— start of Extracted information —
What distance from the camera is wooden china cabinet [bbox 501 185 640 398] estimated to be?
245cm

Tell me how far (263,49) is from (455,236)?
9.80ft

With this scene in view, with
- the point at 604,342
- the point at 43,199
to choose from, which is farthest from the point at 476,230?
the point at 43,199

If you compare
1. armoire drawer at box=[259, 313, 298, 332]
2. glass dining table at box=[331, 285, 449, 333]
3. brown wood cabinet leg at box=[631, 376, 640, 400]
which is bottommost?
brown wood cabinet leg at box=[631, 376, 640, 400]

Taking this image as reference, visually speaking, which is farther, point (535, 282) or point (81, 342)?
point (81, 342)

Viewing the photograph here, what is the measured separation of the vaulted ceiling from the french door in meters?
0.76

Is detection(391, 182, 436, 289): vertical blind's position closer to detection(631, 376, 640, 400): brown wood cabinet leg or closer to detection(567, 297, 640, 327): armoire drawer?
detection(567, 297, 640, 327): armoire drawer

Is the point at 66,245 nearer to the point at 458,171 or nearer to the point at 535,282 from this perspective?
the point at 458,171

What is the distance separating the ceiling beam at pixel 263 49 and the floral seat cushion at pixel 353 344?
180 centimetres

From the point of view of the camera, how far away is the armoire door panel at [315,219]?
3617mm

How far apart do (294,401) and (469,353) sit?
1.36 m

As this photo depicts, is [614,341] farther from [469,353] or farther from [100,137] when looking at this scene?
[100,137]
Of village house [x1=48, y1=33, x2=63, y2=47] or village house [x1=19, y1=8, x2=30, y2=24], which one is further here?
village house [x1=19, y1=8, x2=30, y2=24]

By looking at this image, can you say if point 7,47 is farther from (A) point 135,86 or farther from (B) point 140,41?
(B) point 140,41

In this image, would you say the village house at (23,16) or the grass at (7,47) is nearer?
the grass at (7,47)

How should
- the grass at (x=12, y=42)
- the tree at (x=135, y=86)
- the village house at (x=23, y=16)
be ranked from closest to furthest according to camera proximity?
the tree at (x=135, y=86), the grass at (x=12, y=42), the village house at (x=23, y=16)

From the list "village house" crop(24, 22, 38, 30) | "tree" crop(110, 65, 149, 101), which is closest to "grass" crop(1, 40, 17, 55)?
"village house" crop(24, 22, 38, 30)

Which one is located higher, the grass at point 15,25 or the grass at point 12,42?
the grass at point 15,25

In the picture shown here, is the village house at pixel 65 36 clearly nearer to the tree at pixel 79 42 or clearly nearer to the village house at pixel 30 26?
— end of Extracted information —
What is asked.
Transcribe the material above in its entirety. Match it exactly.

The response.
What distance from the camera is wooden china cabinet [bbox 501 185 640 398] estimated to be?
245cm

Tell me how far (263,49) is from (455,236)?
9.80ft

With this scene in view, with
- the point at 604,342
- the point at 43,199
to choose from, which is farthest from the point at 476,230?
the point at 43,199

If you compare
1. armoire drawer at box=[259, 313, 298, 332]
2. glass dining table at box=[331, 285, 449, 333]
3. brown wood cabinet leg at box=[631, 376, 640, 400]
which is bottommost?
brown wood cabinet leg at box=[631, 376, 640, 400]

Taking this image as reference, visually speaking, which is farther, point (535, 282) or point (81, 342)?
point (81, 342)

Viewing the photograph here, what is the measured separation of the vaulted ceiling from the french door in meters?
0.76

Is detection(391, 182, 436, 289): vertical blind's position closer to detection(631, 376, 640, 400): brown wood cabinet leg or closer to detection(567, 297, 640, 327): armoire drawer?
detection(567, 297, 640, 327): armoire drawer

Is the point at 66,245 nearer to the point at 458,171 or nearer to the point at 535,282 from this perspective?
the point at 458,171

What is the distance separating the ceiling beam at pixel 263 49 and the floral seat cushion at pixel 353 344?
180 centimetres

From the point of view of the camera, how far away is the armoire door panel at [315,219]?
3617mm

How far apart do (294,401) and (469,353) sit?
1.36 m

As this photo depicts, is [614,341] farther from [469,353] or farther from [100,137] when looking at this scene?
[100,137]
Of village house [x1=48, y1=33, x2=63, y2=47] or village house [x1=19, y1=8, x2=30, y2=24], which one is further here?
village house [x1=19, y1=8, x2=30, y2=24]

By looking at this image, can you say if point 7,47 is farther from (A) point 135,86 or farther from (B) point 140,41?
(B) point 140,41

In this image, would you say the village house at (23,16) or the grass at (7,47) is nearer?
the grass at (7,47)

How should
- the grass at (x=12, y=42)
- the tree at (x=135, y=86)
- the village house at (x=23, y=16)
be ranked from closest to furthest according to camera proximity?
the tree at (x=135, y=86), the grass at (x=12, y=42), the village house at (x=23, y=16)

From the list "village house" crop(24, 22, 38, 30) | "tree" crop(110, 65, 149, 101), which is closest to "grass" crop(1, 40, 17, 55)?
"village house" crop(24, 22, 38, 30)

Which one is located higher, the grass at point 15,25 or the grass at point 12,42?
the grass at point 15,25

In the picture shown here, is the village house at pixel 65 36 clearly nearer to the tree at pixel 79 42 or clearly nearer to the village house at pixel 30 26?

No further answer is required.